The term “encode” as used herein refers to the product specified (e.g., protein and RNA) by a given sequence of nucleotides in a nucleic acid (i.e., DNA and/or RNA), upon transcription or translation of the DNA or RNA, respectively. In certain embodiments, the term “encode” refers to the RNA sequence specified by transcription of a DNA sequence. In certain embodiments, the term “encode” refers to the amino acid sequence (e.g., polypeptide or protein) specified by translation of mRNA. In certain embodiments, the term “encode” refers to the amino acid sequence specified by transcription of DNA to mRNA and subsequent translation of the mRNA encoded by the DNA sequence. In certain embodiments, the encoded product may comprise a direct transcription or translation product. In certain embodiments, the encoded product may comprise post-translational modifications understood or reasonably expected by one skilled in the art.

The term “fully encapsulated” indicates that the active agent or therapeutic agent in the lipid particle is not significantly degraded after exposure to serum or a nuclease or protease assay that would significantly degrade free DNA, RNA, or protein. In a fully encapsulated system, preferably less than about 25% of the active agent or therapeutic agent in the particle is degraded in a treatment that would normally degrade 100% of free active agent or therapeutic agent, more preferably less than about 10%, and most preferably less than about 5% of the active agent or therapeutic agent in the particle is degraded. In the context of nucleic acid therapeutic agents, full encapsulation may be determined by an OLIGREEN® assay. OLIGREEN® is an ultra-sensitive fluorescent nucleic acid stain for quantitating oligonucleotides and single-stranded DNA or RNA in solution (available from Invitrogen Corporation; Carlsbad, Calif.). “Fully encapsulated” also indicates that the lipid particles are serum stable, that is, that they do not rapidly decompose into their component parts upon in vivo administration.

The terms “halo,” “halogen,” or “halide” group, as used herein, by themselves or as part of another substituent, mean, unless otherwise stated, a fluorine, chlorine, bromine, or iodine atom.
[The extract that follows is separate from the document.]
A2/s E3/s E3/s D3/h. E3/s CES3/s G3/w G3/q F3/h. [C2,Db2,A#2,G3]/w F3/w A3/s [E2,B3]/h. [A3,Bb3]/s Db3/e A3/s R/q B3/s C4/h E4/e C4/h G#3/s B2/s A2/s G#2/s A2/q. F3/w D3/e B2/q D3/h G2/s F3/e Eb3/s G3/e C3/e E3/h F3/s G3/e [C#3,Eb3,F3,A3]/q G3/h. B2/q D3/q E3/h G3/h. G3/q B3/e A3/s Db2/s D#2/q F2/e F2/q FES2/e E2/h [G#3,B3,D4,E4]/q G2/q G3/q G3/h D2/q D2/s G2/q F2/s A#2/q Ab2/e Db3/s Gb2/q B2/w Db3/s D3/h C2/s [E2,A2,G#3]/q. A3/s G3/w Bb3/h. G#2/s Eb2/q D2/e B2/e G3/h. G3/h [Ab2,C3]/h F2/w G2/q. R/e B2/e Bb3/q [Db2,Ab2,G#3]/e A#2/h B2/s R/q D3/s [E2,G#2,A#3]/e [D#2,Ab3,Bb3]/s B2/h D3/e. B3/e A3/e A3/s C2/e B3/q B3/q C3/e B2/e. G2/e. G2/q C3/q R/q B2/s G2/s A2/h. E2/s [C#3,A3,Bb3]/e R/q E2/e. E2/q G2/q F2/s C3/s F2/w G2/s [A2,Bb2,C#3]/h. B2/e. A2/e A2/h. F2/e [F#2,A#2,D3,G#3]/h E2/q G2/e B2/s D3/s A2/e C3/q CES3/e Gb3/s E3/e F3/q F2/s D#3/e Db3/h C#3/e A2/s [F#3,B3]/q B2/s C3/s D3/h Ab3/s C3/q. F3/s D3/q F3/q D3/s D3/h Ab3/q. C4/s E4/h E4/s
The term “haloalkyl” group, as used herein, includes mono-halo alkyl groups, poly-halo alkyl groups wherein all halo atoms can be the same or different, and per-halo alkyl groups, wherein all hydrogen atoms are replaced by halogen atoms, such as fluoro. Examples of haloalkyl include trifluoromethyl, 1,1-dichloroethyl, 1,2-dichloroethyl, 1,3-dibromo-3,3-difluoropropyl, perfluorobutyl, and the like.
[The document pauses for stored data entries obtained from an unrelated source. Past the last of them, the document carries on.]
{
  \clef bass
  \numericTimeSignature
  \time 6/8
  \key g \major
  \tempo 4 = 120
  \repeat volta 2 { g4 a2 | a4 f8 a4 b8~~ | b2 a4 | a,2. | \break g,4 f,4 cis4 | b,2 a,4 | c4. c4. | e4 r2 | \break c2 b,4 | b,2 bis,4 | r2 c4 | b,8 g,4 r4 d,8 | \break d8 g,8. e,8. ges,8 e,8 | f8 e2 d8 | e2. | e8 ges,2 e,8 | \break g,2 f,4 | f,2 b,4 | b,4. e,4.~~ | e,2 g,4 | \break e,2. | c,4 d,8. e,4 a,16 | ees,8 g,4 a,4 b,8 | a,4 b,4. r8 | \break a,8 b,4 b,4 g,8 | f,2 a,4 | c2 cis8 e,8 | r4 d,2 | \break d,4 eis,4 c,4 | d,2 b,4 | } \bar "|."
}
The term “heteroalkyl” as used herein by itself or in combination with another term, means, unless otherwise stated, a non-cyclic stable straight or branched chain, or combinations thereof, including at least one carbon atom and at least one heteroatom selected from the group consisting of O, N, P, Si, and S, and wherein the nitrogen and sulfur atoms may optionally be oxidized, and the nitrogen heteroatom may optionally be quaternized. The heteroatom(s) (e.g., O, N, P, and S) may be placed at any interior position of the heteroalkyl group or at either terminal position at which the group is attached to the remainder of the molecule, and the heteroatom may be adjacent to a carbonyl (e.g. —C(═O)O— and —C(═O)NH—, inter alia).